My response to myths like this, more and more, is “shit, if I believed that, I’d never have sex with a man again.” I wonder if the story would change if more guys realized that saying “if a woman gets me turned on, she’d better be ready to go all the way” is the same as saying “getting me turned on is dangerous, better not take the risk.”
Then again, I wonder why more men aren’t just insulted by the whole concept. If someone started telling stories about how my gender was controlled by our genitalia and sexual arousal turns us into rapist automatons, I would be outraged. I would explain in very small, very loud words that I am a person and I can goddamn control myself. I wish more men would speak up to say “actually, even when I can’t turn my erection off, I can sure as hell use the rest of my body to put it somewhere it won’t bother anyone.”
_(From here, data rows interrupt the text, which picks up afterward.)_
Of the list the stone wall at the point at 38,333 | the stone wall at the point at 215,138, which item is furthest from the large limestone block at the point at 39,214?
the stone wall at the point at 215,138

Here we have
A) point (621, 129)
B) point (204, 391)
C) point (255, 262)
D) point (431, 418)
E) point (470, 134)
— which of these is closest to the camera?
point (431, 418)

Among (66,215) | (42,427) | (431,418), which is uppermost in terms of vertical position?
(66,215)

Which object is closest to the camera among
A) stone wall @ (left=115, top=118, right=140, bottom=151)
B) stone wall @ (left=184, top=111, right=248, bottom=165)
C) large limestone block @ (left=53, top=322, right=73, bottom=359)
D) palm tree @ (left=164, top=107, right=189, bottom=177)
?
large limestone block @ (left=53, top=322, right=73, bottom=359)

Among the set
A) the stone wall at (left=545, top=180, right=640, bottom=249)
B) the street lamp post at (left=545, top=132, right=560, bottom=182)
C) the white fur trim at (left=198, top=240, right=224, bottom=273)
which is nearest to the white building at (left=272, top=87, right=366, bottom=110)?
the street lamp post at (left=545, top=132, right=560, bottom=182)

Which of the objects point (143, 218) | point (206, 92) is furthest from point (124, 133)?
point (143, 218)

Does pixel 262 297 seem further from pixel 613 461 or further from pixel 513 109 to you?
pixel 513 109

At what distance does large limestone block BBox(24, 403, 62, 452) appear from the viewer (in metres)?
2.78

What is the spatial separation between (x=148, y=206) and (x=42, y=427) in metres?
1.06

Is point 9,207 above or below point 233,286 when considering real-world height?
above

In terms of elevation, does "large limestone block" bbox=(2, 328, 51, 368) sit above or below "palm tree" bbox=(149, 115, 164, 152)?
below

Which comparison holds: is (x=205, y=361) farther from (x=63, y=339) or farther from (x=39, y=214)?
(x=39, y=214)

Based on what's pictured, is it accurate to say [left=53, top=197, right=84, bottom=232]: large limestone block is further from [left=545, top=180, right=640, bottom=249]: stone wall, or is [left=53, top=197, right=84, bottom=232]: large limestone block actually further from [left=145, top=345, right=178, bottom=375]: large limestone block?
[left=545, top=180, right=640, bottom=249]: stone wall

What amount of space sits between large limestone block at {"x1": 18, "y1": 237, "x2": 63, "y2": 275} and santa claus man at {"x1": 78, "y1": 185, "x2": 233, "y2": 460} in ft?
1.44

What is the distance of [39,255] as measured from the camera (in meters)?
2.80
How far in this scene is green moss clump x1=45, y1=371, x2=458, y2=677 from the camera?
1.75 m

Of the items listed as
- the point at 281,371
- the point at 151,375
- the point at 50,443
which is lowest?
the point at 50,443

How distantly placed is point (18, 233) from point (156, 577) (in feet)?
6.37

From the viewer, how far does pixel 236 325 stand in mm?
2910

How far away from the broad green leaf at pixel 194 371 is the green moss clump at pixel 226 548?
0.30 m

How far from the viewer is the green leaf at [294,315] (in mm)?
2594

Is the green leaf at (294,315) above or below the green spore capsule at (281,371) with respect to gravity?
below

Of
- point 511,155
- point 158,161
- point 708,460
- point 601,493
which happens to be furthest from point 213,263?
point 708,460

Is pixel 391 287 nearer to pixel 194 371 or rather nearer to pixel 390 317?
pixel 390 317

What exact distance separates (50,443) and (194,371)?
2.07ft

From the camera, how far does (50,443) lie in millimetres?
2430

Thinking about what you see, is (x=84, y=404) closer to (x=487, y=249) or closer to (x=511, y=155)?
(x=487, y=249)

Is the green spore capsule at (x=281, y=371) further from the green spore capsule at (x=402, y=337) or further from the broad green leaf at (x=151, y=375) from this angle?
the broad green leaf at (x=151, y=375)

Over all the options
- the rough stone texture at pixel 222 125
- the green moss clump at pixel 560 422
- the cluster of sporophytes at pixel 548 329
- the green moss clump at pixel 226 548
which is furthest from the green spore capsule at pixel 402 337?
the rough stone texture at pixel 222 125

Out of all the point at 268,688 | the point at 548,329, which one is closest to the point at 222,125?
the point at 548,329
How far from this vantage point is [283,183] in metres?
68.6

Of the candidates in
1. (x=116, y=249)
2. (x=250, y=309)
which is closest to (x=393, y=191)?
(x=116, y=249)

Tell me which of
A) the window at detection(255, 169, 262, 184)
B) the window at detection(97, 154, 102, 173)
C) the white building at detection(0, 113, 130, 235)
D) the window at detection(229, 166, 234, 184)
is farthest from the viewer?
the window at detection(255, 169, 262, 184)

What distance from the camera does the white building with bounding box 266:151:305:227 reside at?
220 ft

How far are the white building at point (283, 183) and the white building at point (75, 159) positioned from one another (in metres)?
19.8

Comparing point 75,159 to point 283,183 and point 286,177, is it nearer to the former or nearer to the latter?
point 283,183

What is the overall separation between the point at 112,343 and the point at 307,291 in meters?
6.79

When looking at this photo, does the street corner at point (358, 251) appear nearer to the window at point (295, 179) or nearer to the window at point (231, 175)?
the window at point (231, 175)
As Pervocracy articulates, the caveman metaphor dovetails neatly with rape culture, setting up an expectation that “because male sexuality is this way, women must act just so in order to avoid setting men off and the consequences thereof.” It’s not a nice story…but it’s one with a definite set of advantages conferred.
And anytime a story grants power to a certain population, and disempowers others, we should be paying close attention, whether the story is a pseudo-scientific model, or a fairy tale, or perhaps the point where both converge (which totally happens in my side project on masculinity and sexuality in contemporary fairy-tale literature, btw). Perhaps the more a story is deemed commonsense or trivial, the more we should be paying attention, which goes both for pop culture content and for scientific stories that have become so household-name and mundane as to be accepted without argument by many.
So, pay attention to those stories. Especially ones about gender and sexuality, and especially in the current political climate.
McCaughey, Martha. “Caveman Masculinity: Finding an Ethnicity in Evolutionary Science.” In Kimmel, Michael S., and Michael A. Messner, Men’s Lives. Eighth Edition. New York: Allyn & Bacon, 2010. 3-13.